TALLAHASSEE, Fla. (AP) — One of the last memories Mary Hobbs has of her granddaughter Kimberly Waters was teaching her how to fish along the Weeki Watchee river.
The 11-year-old girl spent a week with her grandmother before returning to her mother’s house in Lakeland. A short time later, on March 4, 1994, Eddie Wayne Davis broke into the home while Kimberly’s mother was working a double at a nursing rehabilitation center.
Twenty years later, Hobbs voice still trembles with anger as she talks about Davis, who is scheduled to be executed July 10.
“I can’t even hardly say his name. In my opinion, he’s just vermin,” Hobbs said Tuesday, the day after Gov. Rick Scott signed Davis’ death warrant. “I’m full of anger and fury.”
Davis found Kimberly sleeping in her mother’s bed and gagged her so she wouldn’t wake up her older sister in another room. Davis took her to a trailer, raped her and later beat her. Kimberly fought as Davis suffocated her by pressing plastic over her face. His DNA was found under her fingernails. When she stopped breathing, he threw her body in a Dumpster.
Hobbs said Kimberly had a healthy curiosity and liked nature.

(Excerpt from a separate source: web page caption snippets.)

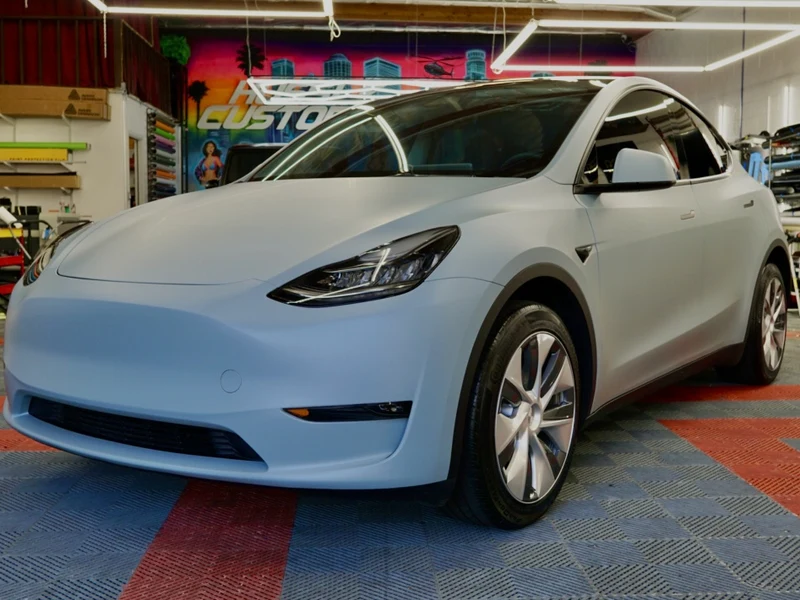 Tesla Model Y — Grey | Hussle Customz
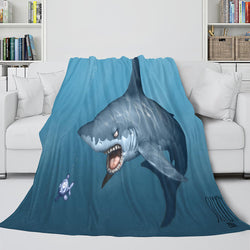 Shark Flannel Blanket Fleece Throw Blanket Wrap Nap Bedding Sets (Online Order Only)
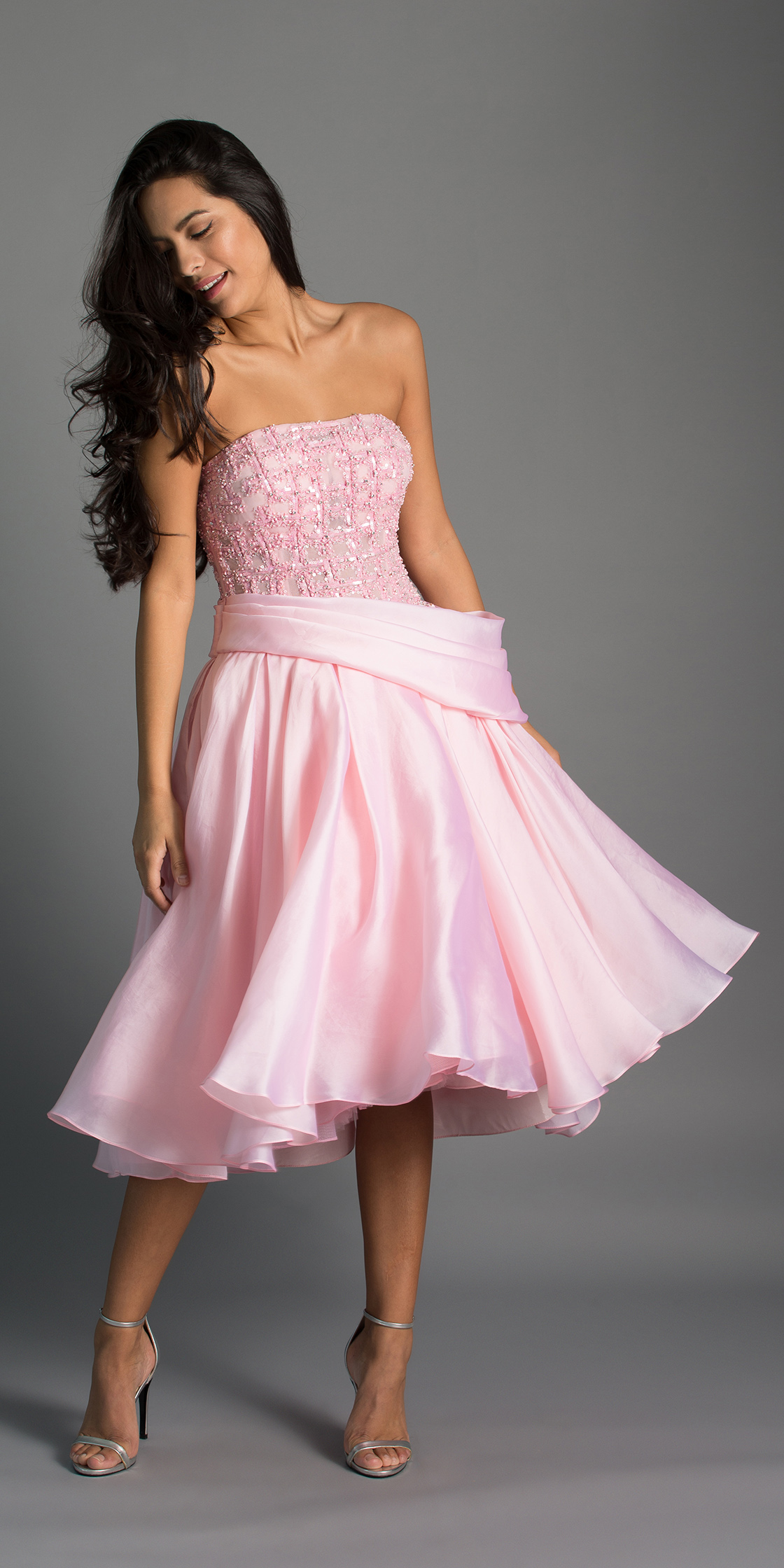 Strapless a Line Dress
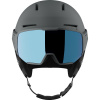 Salomon Osmo Simga, casco da sci con visiera, grigio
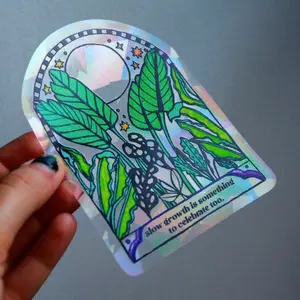 Plant Moon Suncatcher Decal Rainbow Maker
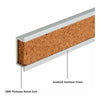 Lorell Cork Strip Bulletin Bars - 24'' Board Width - Cork Surface - Self-healing, Fade Resistant, Self-sealing - Anodized Aluminum Frame - 24 / Bundle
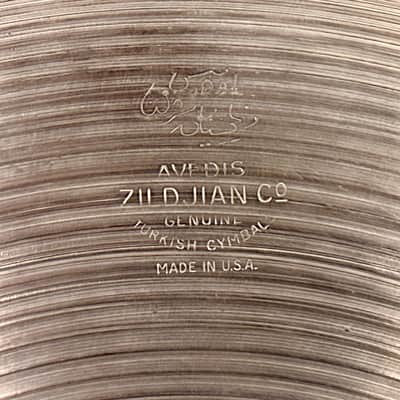 14" Zildjian A 1960s New Beat Hi-Hat Cymbal Pair 956g/1394g *Video Demo* image 5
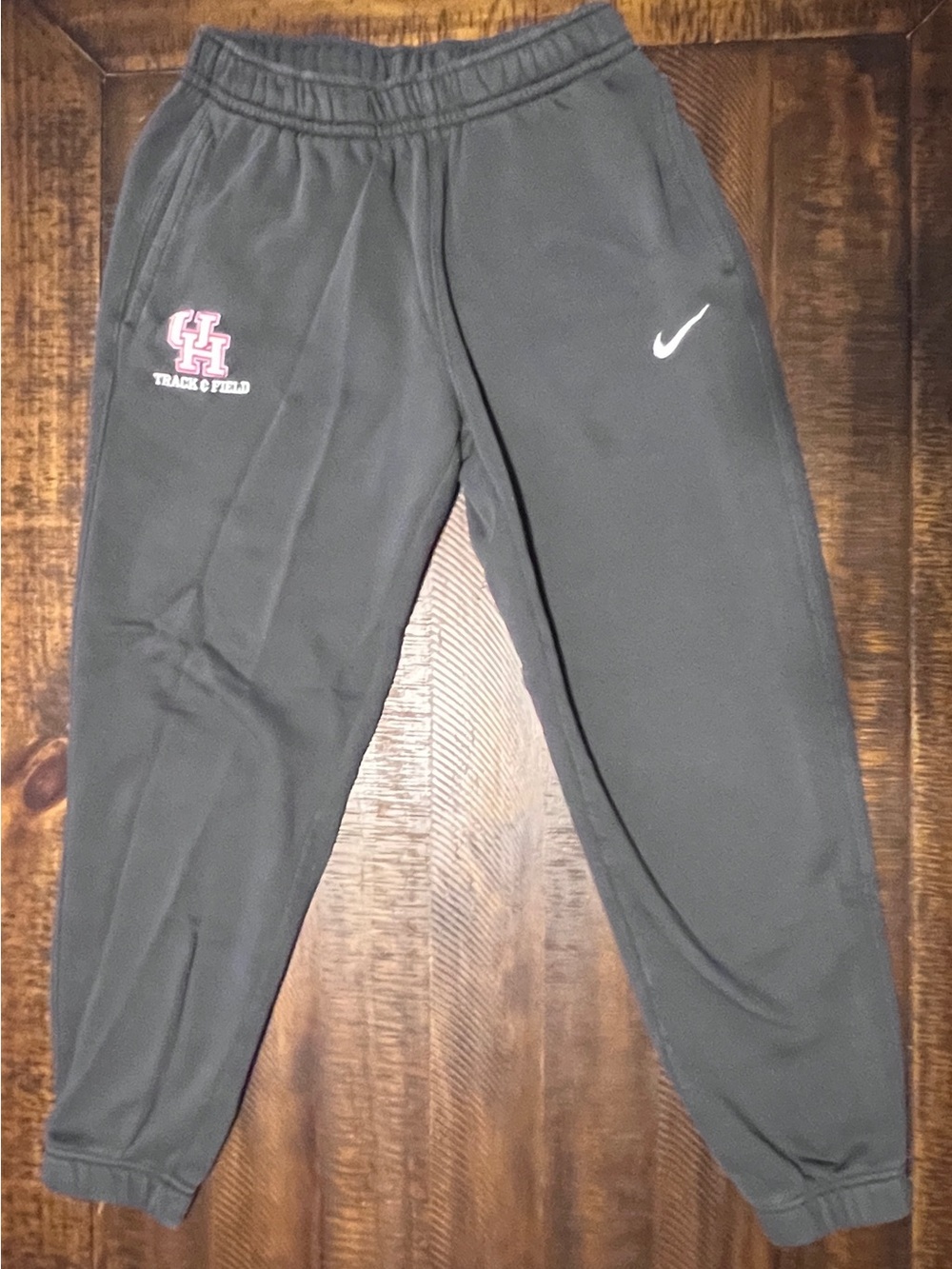 Nike Kids Charcoal Gray Joggers with UH Track & Field Embroidery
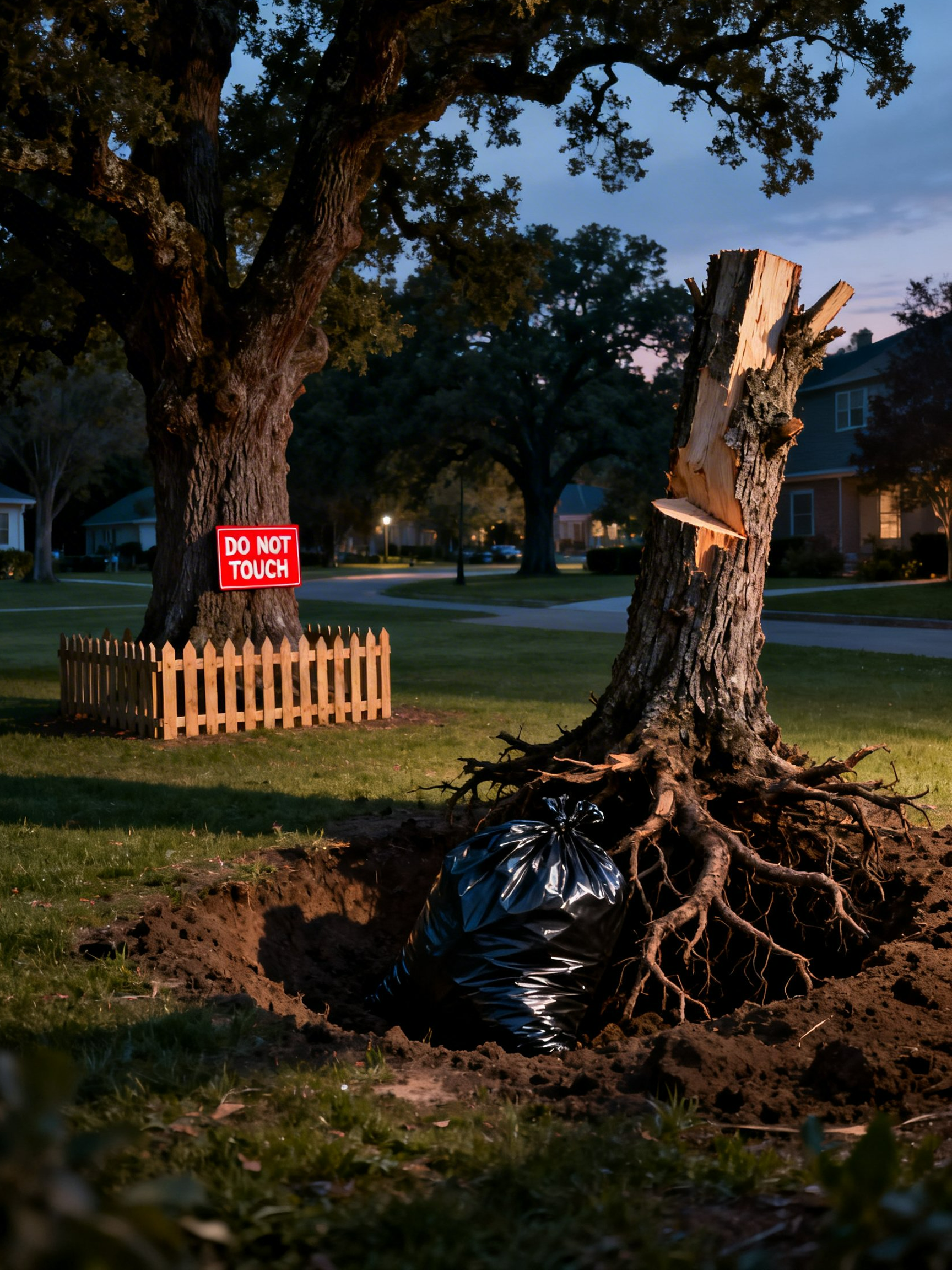No One Touched Lester Vance’s Forbidden Tree—Until the Chainsaw Cut Deep and the Ground Answered Back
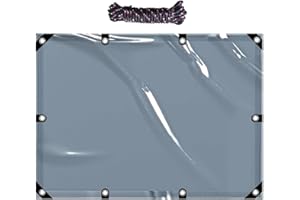 Esquirla Forklift Cover Forklift Roof Cover 53" x 45" Waterproof Rainproof Easy to Install PVC Translucent Universal Rain Can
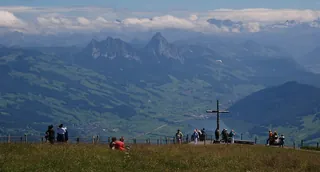 View towards Mythen region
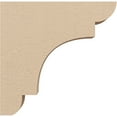 thumbnail image 3 of 2"W x 10"D x 10"H Thin New Brighton Rough Cedar Woodgrain TimberThane Corbel, Primed Tan, 3 of 6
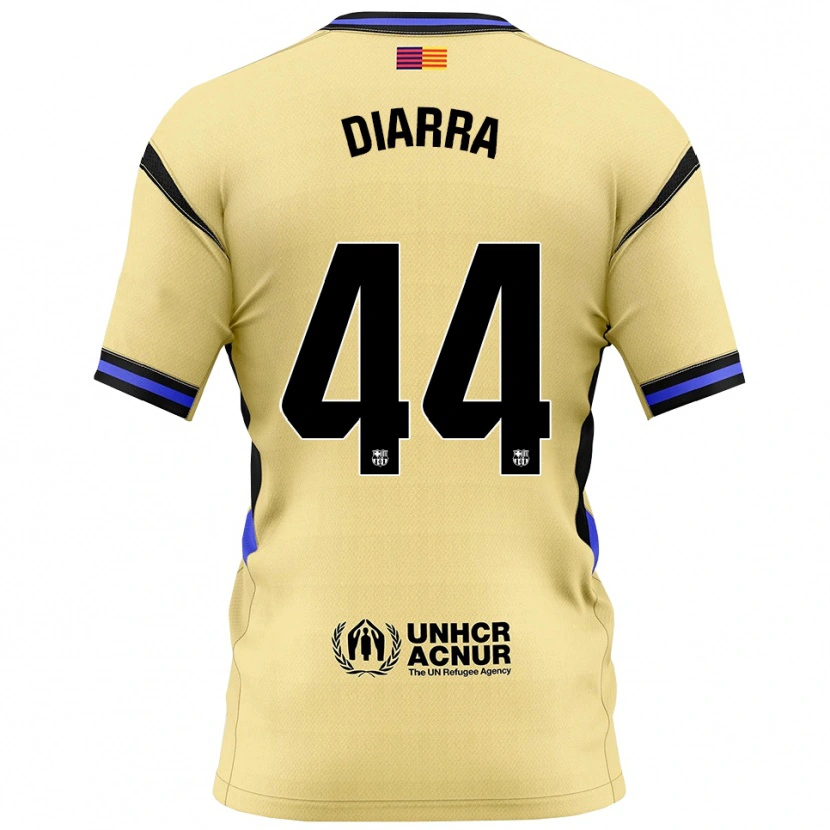 Danxen Kinder Ibrahim Diarra #44 Gelb Schwarz Auswärtstrikot Trikot 2025/26 T-Shirt Österreich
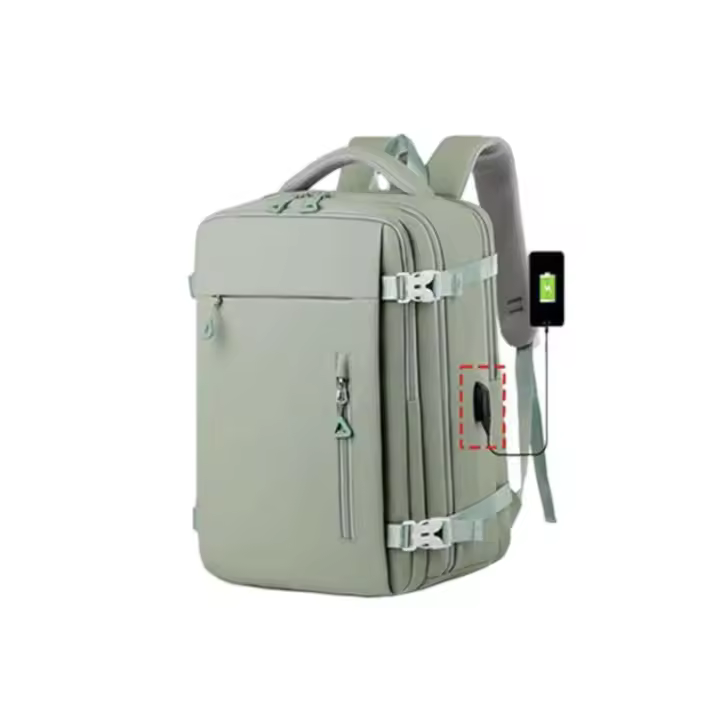 Mochila multifuncional de gran capacidad, 40x28x20cm, 5 colores versátiles, esencial para viajar, mochila impermeable de gran capacidad y multifuncional, conveniente y adecuada para ir al trabajo y viajar - 1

“She was interested in everything. She particularly liked wild flowers and butterflies. She was a very precious little child,” Hobbs said. “I lived on the water at that time, the Weeki Wachee River, and she could just come out and walk in the backyard and jump in the water.”
Kimberly’s mother, Beverly Schultz, had briefly dated Davis, but broke up with him after learning about his criminal history, Hobbs said. Davis had served prison sentences for a string of burglaries.
While Hobbs doesn’t know for sure, her gut tells her that Kimberly’s murder was an act of revenge.
Davis told police he broke into the house looking for beer money and didn’t think anyone was home.
Kimberly’s mother was killed in a motorcycle accident 10 years later.
Hobbs said at first thought she could just push her emotions away. But then she began meeting with a support group that helps people who’ve lost loved ones, and she realized she was not only grieving the loss of her granddaughter, but feeling helpless that she couldn’t help her own daughter’s pain.
“And that’s when it finally hit me — I might not be as tough as I think I am. And in the ensuing years, I can tell you truly I’m not nearly as tough I thought I was,” Hobbs said, her voice trailing away. “I can’t describe it. I just really cannot describe it.”